By Marcelo Delima, Global Product Marketing Manager at HPE Security Data Security


Throughout federal, state, and local governments, the digital revolution is driving an exponential
growth of high-value data. Personally identifiable information (PII) is collected on government
employees, taxpayers, students, retirees, military personnel, and anyone doing business with
the government.

This data is a valuable resource that has the potential of transforming the government as we
know it. Big data analytics could allow for better allocation of resources and more efficiency;
transparency initiatives could allow better citizen services and more accountability, and data
sharing could enable better coordination between agencies in key fields such as national
security, healthcare or education.

But this same data is also highly prized by cyber-criminals, malicious insiders and nation-states.
The challenge is how to protect the data, but in such a way that it can still be safely shared and
analyzed by data scientists in its protected form.

Government under attack

Federal and state government agencies disclosed a total of 203 data breaches between 2010
and 2016, with 72 breaches in 2016 alone. In the majority of cases, government breaches
involved personal information such as names, Social Security numbers, and birthdates.

The United States Office of Personnel Management (OPM) alone experienced the theft of PII
and security clearance background investigation information for 22.1 million individuals in 2015.

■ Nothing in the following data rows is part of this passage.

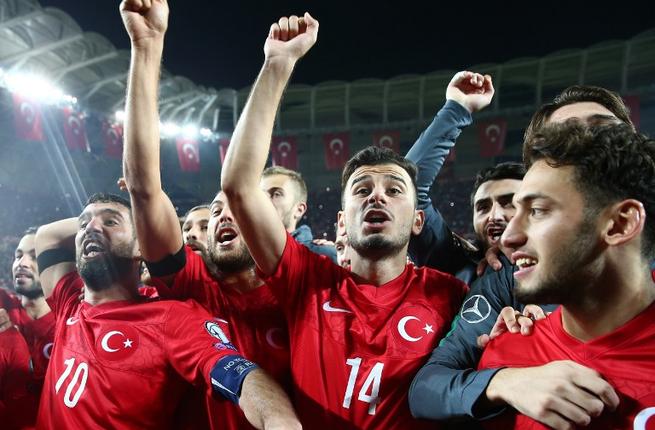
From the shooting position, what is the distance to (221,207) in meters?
2.44

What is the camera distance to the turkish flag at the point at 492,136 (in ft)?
52.7

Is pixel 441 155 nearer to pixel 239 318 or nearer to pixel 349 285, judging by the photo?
pixel 349 285

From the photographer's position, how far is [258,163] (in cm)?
176

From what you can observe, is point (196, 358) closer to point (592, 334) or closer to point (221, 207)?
point (221, 207)

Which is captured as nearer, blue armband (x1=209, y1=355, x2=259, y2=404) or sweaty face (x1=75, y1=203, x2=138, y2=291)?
blue armband (x1=209, y1=355, x2=259, y2=404)

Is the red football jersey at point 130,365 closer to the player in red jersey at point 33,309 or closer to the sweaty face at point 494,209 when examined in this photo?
the player in red jersey at point 33,309

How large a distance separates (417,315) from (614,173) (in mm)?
849

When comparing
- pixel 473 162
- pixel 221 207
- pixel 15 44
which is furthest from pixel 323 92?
pixel 221 207

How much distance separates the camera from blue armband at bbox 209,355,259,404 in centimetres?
173

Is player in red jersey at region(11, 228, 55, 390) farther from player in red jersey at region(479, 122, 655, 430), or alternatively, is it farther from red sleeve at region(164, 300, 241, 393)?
player in red jersey at region(479, 122, 655, 430)

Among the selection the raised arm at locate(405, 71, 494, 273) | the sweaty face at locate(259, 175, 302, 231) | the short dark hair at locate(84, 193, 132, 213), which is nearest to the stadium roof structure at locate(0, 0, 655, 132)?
the sweaty face at locate(259, 175, 302, 231)

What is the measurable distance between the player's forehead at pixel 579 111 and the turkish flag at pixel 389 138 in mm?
15424

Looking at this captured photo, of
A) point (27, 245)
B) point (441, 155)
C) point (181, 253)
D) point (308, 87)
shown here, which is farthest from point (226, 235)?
point (308, 87)

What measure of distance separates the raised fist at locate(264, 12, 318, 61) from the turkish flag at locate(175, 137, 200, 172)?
54.8 ft
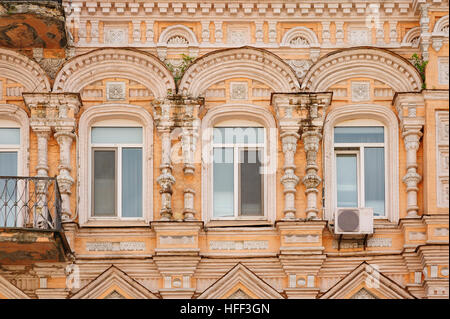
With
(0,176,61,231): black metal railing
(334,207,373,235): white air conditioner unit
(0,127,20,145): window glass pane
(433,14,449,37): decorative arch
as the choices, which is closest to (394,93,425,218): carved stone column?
(334,207,373,235): white air conditioner unit

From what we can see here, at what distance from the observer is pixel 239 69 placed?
1930 centimetres

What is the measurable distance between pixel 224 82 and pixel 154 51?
3.32 feet

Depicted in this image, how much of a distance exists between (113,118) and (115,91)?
356mm

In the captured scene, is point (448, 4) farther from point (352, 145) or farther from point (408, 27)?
point (352, 145)

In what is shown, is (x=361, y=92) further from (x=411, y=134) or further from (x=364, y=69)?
(x=411, y=134)

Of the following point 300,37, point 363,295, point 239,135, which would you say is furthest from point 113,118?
point 363,295

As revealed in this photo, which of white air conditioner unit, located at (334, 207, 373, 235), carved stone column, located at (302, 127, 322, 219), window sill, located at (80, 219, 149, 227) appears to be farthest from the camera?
window sill, located at (80, 219, 149, 227)

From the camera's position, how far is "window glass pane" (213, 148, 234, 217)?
19000 mm

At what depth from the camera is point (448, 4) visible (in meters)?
19.2

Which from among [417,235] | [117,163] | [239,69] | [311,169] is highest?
[239,69]

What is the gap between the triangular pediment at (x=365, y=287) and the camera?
18.3 meters

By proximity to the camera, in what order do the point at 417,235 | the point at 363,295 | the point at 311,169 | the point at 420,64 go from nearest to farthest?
the point at 363,295 < the point at 417,235 < the point at 311,169 < the point at 420,64

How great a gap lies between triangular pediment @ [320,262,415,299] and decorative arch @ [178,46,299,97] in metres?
2.63

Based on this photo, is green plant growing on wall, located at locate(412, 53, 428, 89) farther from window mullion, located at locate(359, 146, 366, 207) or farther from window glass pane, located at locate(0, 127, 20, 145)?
window glass pane, located at locate(0, 127, 20, 145)
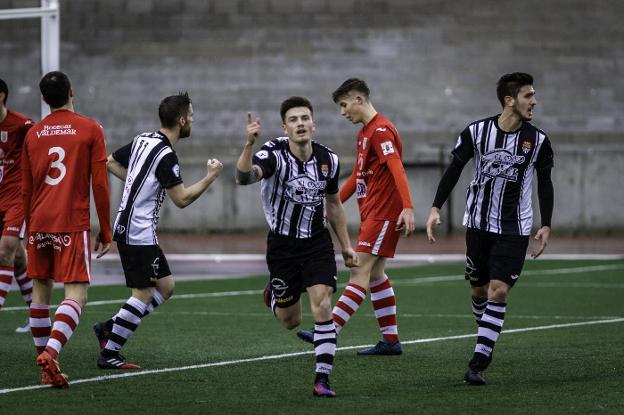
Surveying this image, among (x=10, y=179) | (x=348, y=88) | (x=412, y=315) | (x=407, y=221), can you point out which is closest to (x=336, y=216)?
(x=407, y=221)

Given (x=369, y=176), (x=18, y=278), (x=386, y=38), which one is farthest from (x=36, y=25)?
(x=369, y=176)

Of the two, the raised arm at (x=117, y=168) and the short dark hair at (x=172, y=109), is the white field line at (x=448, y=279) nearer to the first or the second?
the raised arm at (x=117, y=168)

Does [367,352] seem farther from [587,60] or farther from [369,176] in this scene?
[587,60]

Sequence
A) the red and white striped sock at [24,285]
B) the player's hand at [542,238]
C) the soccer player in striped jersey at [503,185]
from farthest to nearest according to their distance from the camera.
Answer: the red and white striped sock at [24,285]
the player's hand at [542,238]
the soccer player in striped jersey at [503,185]

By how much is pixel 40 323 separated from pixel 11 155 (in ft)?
8.17

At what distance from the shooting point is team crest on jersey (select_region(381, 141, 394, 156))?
10.4m

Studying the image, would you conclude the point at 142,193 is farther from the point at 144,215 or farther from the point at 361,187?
the point at 361,187

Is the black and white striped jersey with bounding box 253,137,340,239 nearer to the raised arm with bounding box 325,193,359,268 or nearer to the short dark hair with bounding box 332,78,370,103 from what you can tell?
the raised arm with bounding box 325,193,359,268

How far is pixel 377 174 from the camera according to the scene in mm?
10688

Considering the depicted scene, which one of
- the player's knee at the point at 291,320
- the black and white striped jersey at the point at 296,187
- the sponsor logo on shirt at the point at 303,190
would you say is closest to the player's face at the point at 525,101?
the black and white striped jersey at the point at 296,187

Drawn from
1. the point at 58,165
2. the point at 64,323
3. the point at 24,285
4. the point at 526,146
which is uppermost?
the point at 526,146

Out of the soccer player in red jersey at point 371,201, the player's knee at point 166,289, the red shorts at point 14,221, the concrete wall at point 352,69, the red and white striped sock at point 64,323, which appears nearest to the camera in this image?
the red and white striped sock at point 64,323

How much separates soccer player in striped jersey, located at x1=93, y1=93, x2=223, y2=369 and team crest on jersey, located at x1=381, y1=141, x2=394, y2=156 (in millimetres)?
1713

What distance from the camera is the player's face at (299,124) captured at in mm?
8664
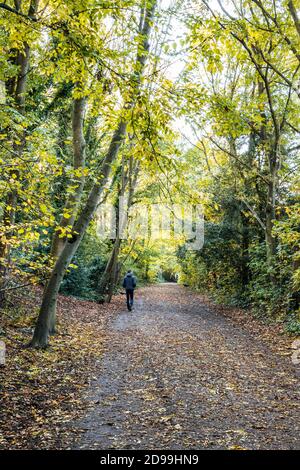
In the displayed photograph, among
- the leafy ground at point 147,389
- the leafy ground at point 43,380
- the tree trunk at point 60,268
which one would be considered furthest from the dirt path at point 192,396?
the tree trunk at point 60,268

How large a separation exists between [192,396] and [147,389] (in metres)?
0.84

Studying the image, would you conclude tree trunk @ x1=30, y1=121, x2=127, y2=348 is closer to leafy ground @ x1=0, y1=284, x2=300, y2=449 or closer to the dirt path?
leafy ground @ x1=0, y1=284, x2=300, y2=449

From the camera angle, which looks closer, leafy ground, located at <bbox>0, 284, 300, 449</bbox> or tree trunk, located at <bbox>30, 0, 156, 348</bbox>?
leafy ground, located at <bbox>0, 284, 300, 449</bbox>

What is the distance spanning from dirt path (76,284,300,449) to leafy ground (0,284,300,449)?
0.05ft

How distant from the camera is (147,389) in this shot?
262 inches

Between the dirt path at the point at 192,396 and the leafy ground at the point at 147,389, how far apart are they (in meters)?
0.02

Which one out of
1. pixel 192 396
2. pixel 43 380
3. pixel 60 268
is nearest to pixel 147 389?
pixel 192 396

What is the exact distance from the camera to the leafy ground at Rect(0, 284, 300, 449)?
477 cm

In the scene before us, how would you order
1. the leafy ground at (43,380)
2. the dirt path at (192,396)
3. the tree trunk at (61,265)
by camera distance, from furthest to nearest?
1. the tree trunk at (61,265)
2. the leafy ground at (43,380)
3. the dirt path at (192,396)

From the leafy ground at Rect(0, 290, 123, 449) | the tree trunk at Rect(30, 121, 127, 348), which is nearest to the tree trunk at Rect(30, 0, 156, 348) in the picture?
the tree trunk at Rect(30, 121, 127, 348)

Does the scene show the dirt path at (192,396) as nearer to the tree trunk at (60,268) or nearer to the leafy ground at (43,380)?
the leafy ground at (43,380)

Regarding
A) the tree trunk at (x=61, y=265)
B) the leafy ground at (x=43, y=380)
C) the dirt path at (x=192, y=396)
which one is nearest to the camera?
the dirt path at (x=192, y=396)

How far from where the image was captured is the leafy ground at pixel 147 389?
4773 millimetres

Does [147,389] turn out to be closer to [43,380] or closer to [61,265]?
[43,380]
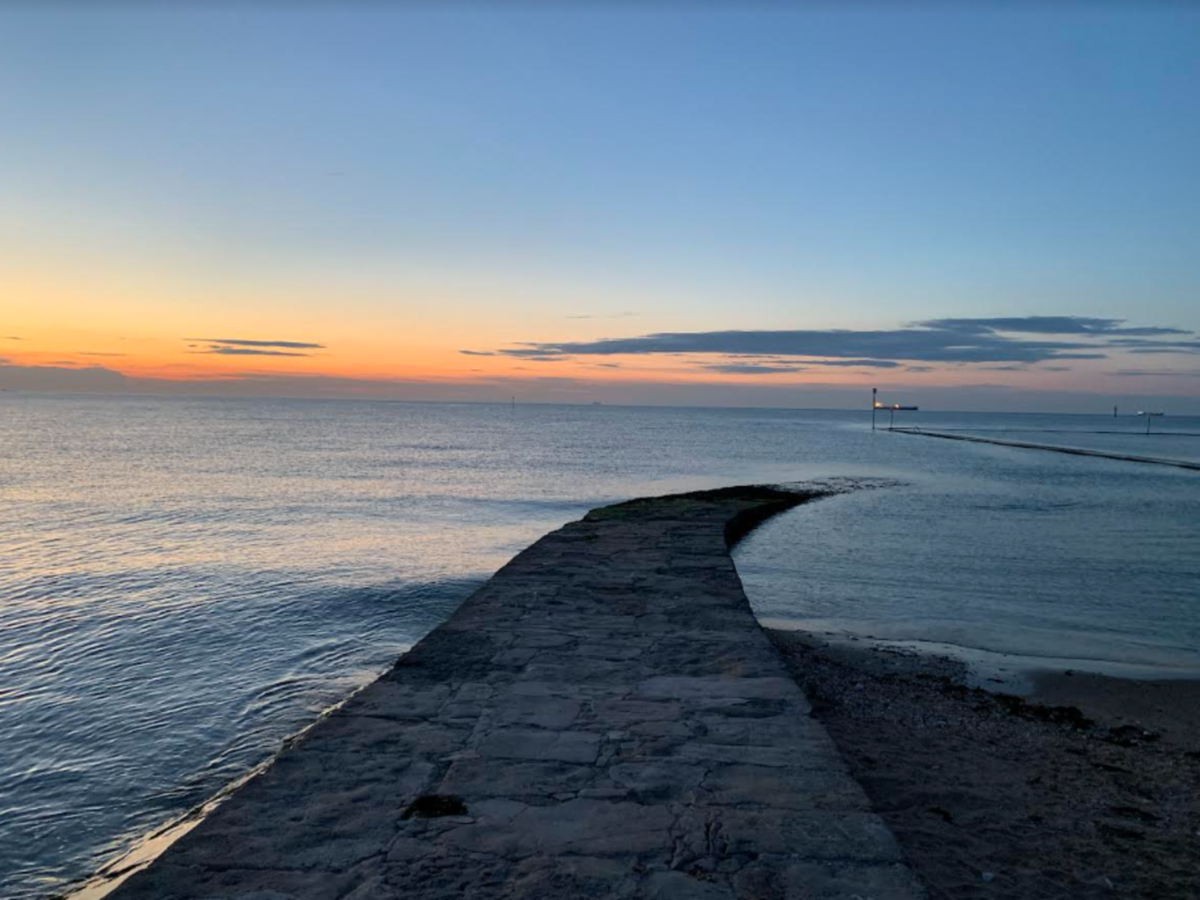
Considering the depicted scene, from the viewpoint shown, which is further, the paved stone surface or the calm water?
the calm water

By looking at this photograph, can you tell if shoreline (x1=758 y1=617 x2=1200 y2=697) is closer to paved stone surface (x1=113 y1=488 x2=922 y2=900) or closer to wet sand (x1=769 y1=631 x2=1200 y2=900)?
wet sand (x1=769 y1=631 x2=1200 y2=900)

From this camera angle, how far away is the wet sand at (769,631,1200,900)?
13.4ft

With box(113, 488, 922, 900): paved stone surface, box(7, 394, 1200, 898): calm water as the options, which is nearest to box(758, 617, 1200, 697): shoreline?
box(7, 394, 1200, 898): calm water

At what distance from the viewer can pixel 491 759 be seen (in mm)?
4027

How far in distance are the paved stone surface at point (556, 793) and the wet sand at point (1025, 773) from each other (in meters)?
0.73

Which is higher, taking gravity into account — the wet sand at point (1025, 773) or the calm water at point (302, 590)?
the wet sand at point (1025, 773)

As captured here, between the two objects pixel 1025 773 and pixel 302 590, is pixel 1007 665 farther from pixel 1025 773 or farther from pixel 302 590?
pixel 302 590

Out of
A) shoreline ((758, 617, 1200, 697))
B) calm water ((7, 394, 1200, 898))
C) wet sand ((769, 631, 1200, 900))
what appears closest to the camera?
wet sand ((769, 631, 1200, 900))

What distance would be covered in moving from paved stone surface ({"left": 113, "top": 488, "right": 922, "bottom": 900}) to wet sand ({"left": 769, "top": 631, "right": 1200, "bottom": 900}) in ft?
2.38

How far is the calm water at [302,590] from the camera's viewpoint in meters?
6.39

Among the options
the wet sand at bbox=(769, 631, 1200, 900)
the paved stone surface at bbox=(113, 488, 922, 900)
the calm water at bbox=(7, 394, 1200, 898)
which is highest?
the paved stone surface at bbox=(113, 488, 922, 900)

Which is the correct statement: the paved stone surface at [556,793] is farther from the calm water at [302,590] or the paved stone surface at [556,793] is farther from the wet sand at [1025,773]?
the calm water at [302,590]

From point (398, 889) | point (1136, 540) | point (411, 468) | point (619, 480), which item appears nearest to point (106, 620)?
point (398, 889)

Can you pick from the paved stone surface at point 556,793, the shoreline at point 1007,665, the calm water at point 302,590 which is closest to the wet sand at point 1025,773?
the shoreline at point 1007,665
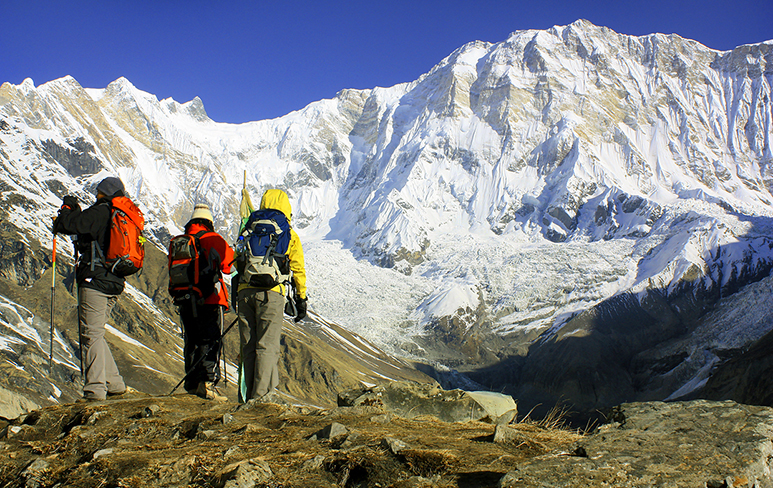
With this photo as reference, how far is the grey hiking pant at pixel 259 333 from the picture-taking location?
325 inches

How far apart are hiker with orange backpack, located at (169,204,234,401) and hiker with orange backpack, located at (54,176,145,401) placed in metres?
0.71

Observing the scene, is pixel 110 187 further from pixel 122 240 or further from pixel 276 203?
pixel 276 203

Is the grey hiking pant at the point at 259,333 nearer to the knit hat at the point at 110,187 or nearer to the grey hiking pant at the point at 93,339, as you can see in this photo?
the grey hiking pant at the point at 93,339

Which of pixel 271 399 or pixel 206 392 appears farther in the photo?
pixel 206 392

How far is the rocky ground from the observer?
4.01 metres

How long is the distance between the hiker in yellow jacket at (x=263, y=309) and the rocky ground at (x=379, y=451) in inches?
66.9

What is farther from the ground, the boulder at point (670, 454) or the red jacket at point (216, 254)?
the red jacket at point (216, 254)

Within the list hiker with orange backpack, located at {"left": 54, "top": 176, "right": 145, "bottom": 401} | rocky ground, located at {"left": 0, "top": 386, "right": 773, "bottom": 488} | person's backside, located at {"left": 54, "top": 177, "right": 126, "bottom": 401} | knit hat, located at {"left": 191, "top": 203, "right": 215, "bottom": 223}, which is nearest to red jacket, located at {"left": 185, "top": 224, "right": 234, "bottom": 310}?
knit hat, located at {"left": 191, "top": 203, "right": 215, "bottom": 223}

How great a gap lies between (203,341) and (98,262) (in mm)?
2018

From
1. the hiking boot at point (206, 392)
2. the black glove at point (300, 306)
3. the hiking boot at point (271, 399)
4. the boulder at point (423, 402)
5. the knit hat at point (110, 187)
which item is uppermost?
the knit hat at point (110, 187)

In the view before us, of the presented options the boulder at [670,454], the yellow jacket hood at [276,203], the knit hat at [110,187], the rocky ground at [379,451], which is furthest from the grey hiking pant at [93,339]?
the boulder at [670,454]

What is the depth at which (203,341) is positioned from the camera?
895 centimetres

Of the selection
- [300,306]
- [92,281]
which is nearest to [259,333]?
[300,306]

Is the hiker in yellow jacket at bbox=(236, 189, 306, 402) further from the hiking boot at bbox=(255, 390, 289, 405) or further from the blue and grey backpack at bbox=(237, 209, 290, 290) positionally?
the hiking boot at bbox=(255, 390, 289, 405)
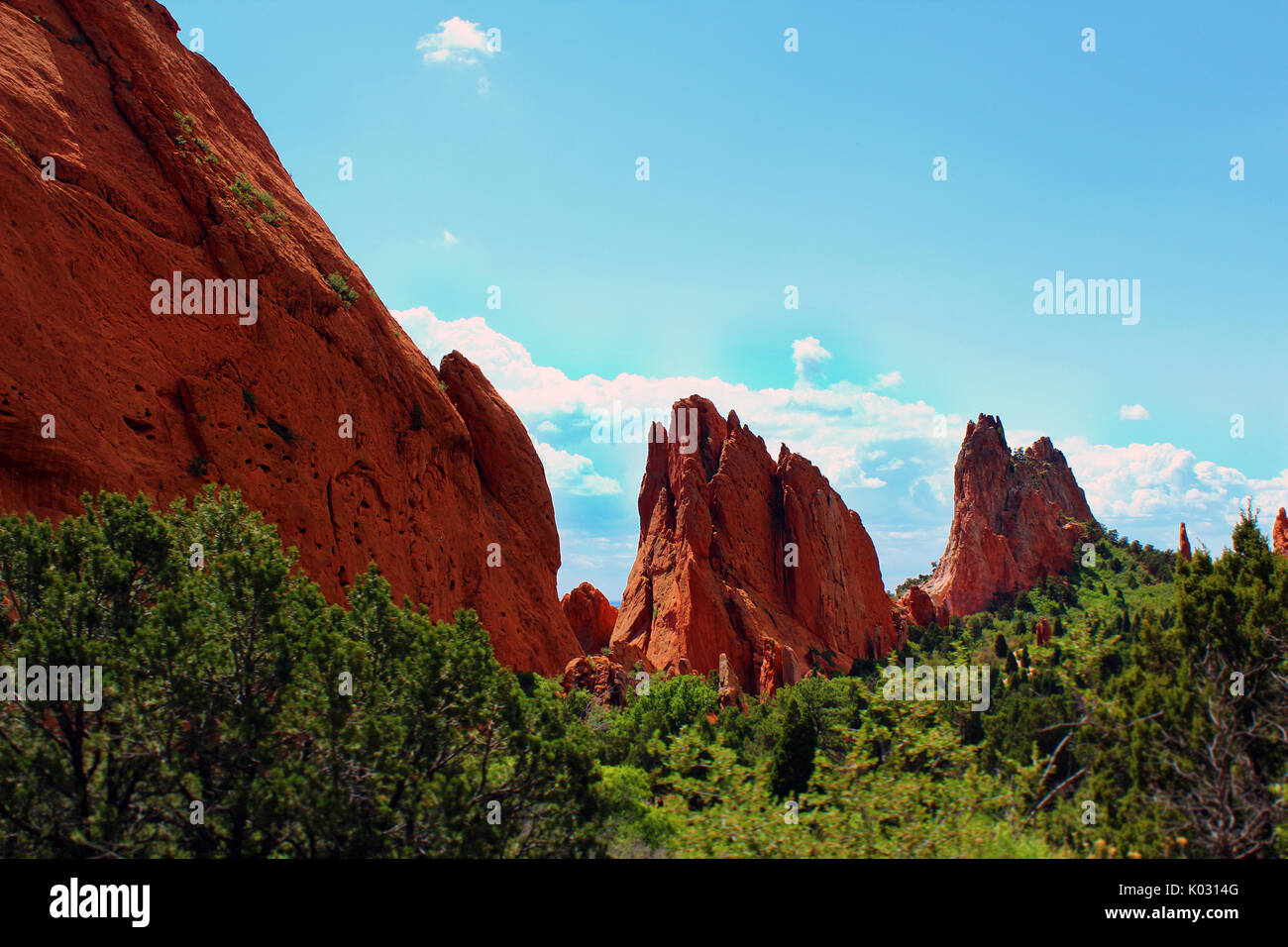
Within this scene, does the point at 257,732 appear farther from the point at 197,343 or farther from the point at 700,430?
the point at 700,430

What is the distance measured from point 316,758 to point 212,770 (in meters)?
1.99

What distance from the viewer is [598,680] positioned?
38344 mm

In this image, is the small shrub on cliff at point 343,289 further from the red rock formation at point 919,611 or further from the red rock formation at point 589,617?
the red rock formation at point 919,611

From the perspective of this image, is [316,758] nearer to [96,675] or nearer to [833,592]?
[96,675]

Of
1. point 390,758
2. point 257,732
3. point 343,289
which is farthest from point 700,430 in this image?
point 257,732

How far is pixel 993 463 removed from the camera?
402 ft

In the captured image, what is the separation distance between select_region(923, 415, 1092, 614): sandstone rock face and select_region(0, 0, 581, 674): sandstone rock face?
83.0 metres

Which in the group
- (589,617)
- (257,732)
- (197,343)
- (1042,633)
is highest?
(197,343)

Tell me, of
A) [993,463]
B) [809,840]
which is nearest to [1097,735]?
[809,840]

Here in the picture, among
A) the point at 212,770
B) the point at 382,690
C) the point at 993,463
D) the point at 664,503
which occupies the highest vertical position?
the point at 993,463

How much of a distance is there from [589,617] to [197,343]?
45474 mm

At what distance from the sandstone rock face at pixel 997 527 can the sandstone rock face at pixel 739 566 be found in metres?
36.2

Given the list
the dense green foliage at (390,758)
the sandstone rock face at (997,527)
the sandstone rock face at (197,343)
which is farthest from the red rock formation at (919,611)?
the dense green foliage at (390,758)

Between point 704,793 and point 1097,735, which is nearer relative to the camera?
point 704,793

The growth in data breaches is a proof that the most common cybersecurity measures—
firewalls, intrusion prevention systems, antivirus software, and other security technology
operating at the network and endpoint layers—are increasingly ineffective against advanced
cyberattacks, leaving gaps where data is exposed.

The data security challenge

Government entities have some of the same challenges faced by private sector corporations,
including:

- Big data and data sharing: Government agencies are challenged with providing better
citizen services and being more transparent, but that requires increased data sharing
between agencies and with contractors. It also requires big data analytics and adoption
of new technologies to manage the "data lake" such as Hadoop.